- Problem description
Gather each line of the material below that contains the string "farther", with case counting.

- Material provided
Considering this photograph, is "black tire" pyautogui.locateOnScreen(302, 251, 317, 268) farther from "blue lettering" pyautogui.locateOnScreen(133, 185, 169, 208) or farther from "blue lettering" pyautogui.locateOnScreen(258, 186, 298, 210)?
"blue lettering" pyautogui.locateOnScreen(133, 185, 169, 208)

--

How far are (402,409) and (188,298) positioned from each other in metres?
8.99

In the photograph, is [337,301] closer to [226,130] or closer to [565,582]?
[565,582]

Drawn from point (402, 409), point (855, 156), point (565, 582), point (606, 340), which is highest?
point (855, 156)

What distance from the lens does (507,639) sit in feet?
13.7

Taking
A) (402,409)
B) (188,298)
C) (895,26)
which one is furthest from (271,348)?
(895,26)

--

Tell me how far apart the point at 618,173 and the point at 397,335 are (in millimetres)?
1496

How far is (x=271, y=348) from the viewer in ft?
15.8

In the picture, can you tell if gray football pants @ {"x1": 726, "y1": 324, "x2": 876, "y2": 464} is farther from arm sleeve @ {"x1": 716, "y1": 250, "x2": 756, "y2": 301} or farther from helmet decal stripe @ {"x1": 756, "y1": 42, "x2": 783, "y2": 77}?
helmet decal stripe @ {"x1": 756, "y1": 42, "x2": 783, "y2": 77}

- Exercise solution
Considering this photograph, is "black tire" pyautogui.locateOnScreen(302, 251, 317, 268) farther from "blue lettering" pyautogui.locateOnScreen(133, 185, 169, 208) or farther from "blue lettering" pyautogui.locateOnScreen(258, 186, 298, 210)?
In the picture, can you tell if gray football pants @ {"x1": 726, "y1": 324, "x2": 876, "y2": 464} is farther from arm sleeve @ {"x1": 716, "y1": 250, "x2": 756, "y2": 301} or farther from helmet decal stripe @ {"x1": 756, "y1": 42, "x2": 783, "y2": 77}?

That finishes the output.